Il est rare qu'il s'écoule autant de temps entre le moment où je lis un livre et celui où je partage mon ressenti. La nuit des béguines est l'un des premiers titres qui m'ont intéressée dans les programmes de la rentrée, l'un des premiers que j'ai achetés. J'adore le Moyen-Âge depuis toujours mais les romans qui s'en inspirent se sont fait rares ces dernières années d'où ma hâte de retrouver des thèmes qui m'ont laissé d'heureux souvenirs de lecture. Pourtant, plusieurs mois se sont écoulés avant que je ne me décide à en parler. Une lenteur à l'image de l'atmosphère qui se dégage de ce roman où l'on prend le temps d'installer l'intrigue, de contempler le décor, de réfléchir à la condition des personnages qui le peuplent. Où la vie spirituelle trouve sa place malgré la violence du monde extérieur. Et un constat : cette lecture est toujours bien présente en moi, malgré toutes celles qui lui ont succédé.

Aline Kiner recrée pour nous la vie du grand béguinage royal qui, au 14ème siècle rassemblait dans son enceinte des centaines de femmes désireuses de vivre hors de l'autorité des hommes. Au coeur du Marais, ces femmes étaient sous la protection du roi et formaient une communauté des plus modernes, travaillant, étudiant, soignant, mais dont le statut ni vraiment religieux ni tout à fait laïc était sujet à controverse. Des femmes affirmant leur autonomie... imaginez la tête de l'Eglise mais également des familles encore régies par la figure patriarcale ! C'est d'ailleurs sa famille et un mariage imposé que fuit la jeune Maheut, recueillie par Ysabel, l'une des doyennes du béguinage faisant également office de médecin grâce à sa connaissance des secrets des plantes. Au dehors, on brûle Marguerite Porete, l'une des leurs, accusée de sorcellerie par des évêques ulcérés qu'une femme ait osé les défier par ses écrits. le béguinage est de plus en plus menacé et Ysabel va devoir faire preuve de diplomatie et d'intelligence pour tenter de protéger au mieux la communauté.

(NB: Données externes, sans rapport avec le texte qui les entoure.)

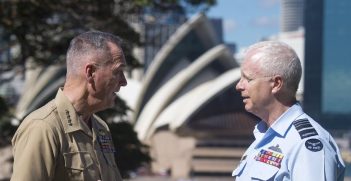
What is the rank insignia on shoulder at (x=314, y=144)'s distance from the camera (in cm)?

Le premier plaisir apporté par ce livre c'est la plongée dans une époque que l'auteure parvient à recréer de superbe manière grâce à une documentation précise dont la densité s'efface derrière la passion. Peut-être le fait d'avoir des images en tête facilite-t-il l'immersion ? J'ai parfaitement identifié le quartier qui abritait le béguinage et j'avais aussi à l'esprit d'autres béguinages visités à Bruges ou à Amsterdam qui, même s'ils étaient architecturalement différents fonctionnaient sur le même principe. du coup j'ai eu l'impression de voir soudain s'animer des lieux qui étaient restés pour moi à l'état de concept. Deuxième grand plaisir : une atmosphère à la croisée des chemins entre deux oeuvres lues avec un immense plaisir quelques décennies auparavant, La chambre des dames de Jeanne Bourin et Les Rois maudits de Maurice Druon. Enfin, dernier plaisir, la découverte passionnante de ces communautés de femmes éprises de liberté, féministes avant l'heure et bien décidées à s'émanciper au mieux des tutelles imposées. C'est un des éléments qui me font aimer le Moyen-Âge, période foisonnante où se mêlent sophistication et rusticité, délicatesse et brutalité. On ajoutera à tout cela une intrigue bien ficelée qui permet d'explorer les multiples facettes des contraintes qui pesaient alors notamment sur les femmes et l'on comprend que l'on se trouve face à un roman vraiment très intéressant.

Un livre délicat, des héroïnes marquantes et la découverte d'un monde oublié. de quoi occuper quelques belles heures de lecture.